#### [YOUR OBJECTIVE]
Word for word and without images, reproduce the listing that follows.
Segment Start: DATASET RECORDS
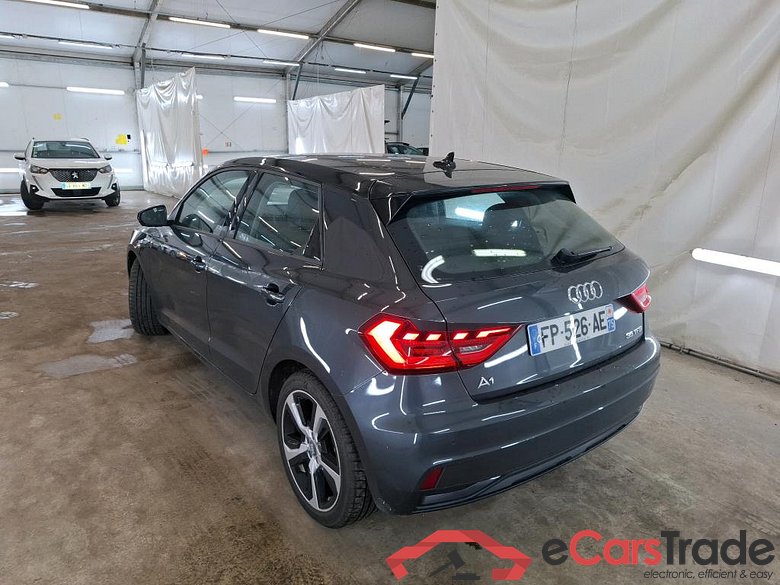 A1 Sportback 35 TFSI Advanced 1.5 TFSI 150CV BVA7 E6dT #2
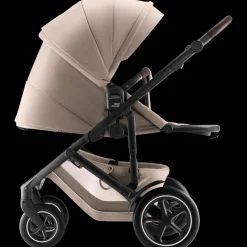 Britax Barnevogn, Smile 5Z, STYLE Teak Discount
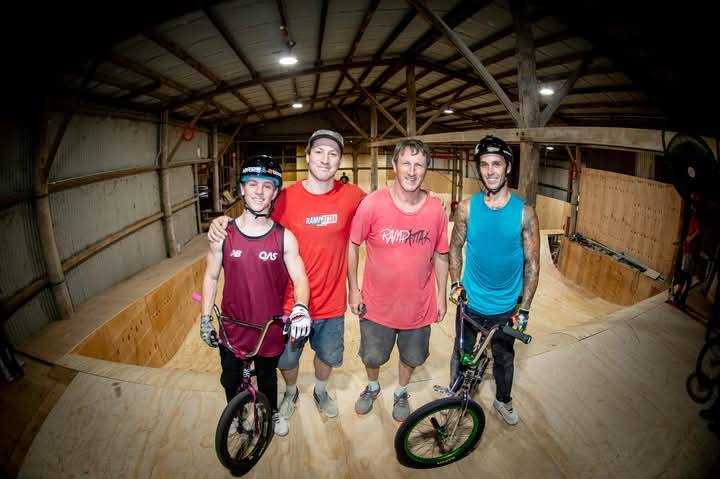 Tyler Batterson Rampattack Awards RampAttak Membership – Ramp Attak Indoor Skatepark & Shop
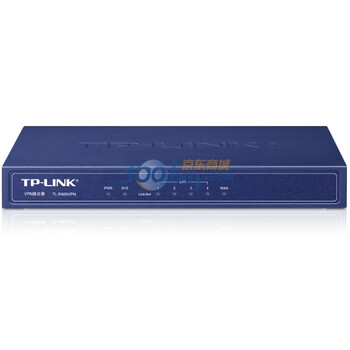 TP-LINK TL-R400VPN 企业VPN路由器
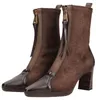 HISPANITAS HI265085 BANGKOK Brown Produktbild-Vorschau 8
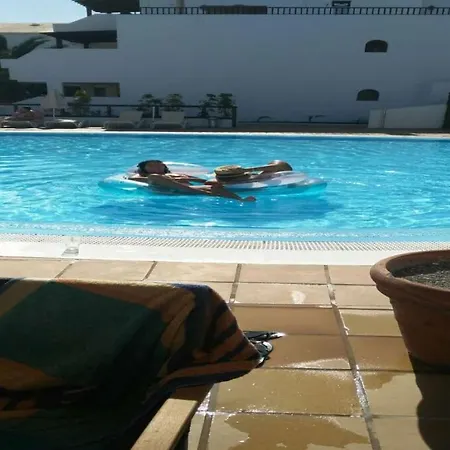 Sleeps 4 Pool Wifi T691558 * Costa Teguise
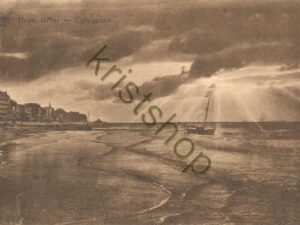 Heyst s/ Mer - Crépuscule [004-3622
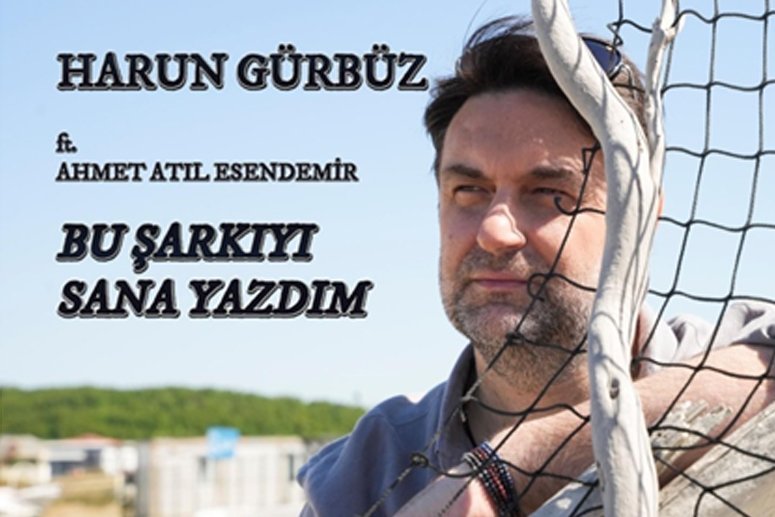 Harun Gürbüz Ft. Ahmet Atıl Esendemir’den Yeni Tekli;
Segment End: DATASET RECORDS
#### [SOLUTION FOR THIS EXERCISE]
 A1 Sportback 35 TFSI Advanced 1.5 TFSI 150CV BVA7 E6dT #2
 Britax Barnevogn, Smile 5Z, STYLE Teak Discount
 Tyler Batterson Rampattack Awards RampAttak Membership – Ramp Attak Indoor Skatepark & Shop
 TP-LINK TL-R400VPN 企业VPN路由器
 HISPANITAS HI265085 BANGKOK Brown Produktbild-Vorschau 8
 Sleeps 4 Pool Wifi T691558 * Costa Teguise
 Heyst s/ Mer - Crépuscule [004-3622
 Harun Gürbüz Ft. Ahmet Atıl Esendemir’den Yeni Tekli;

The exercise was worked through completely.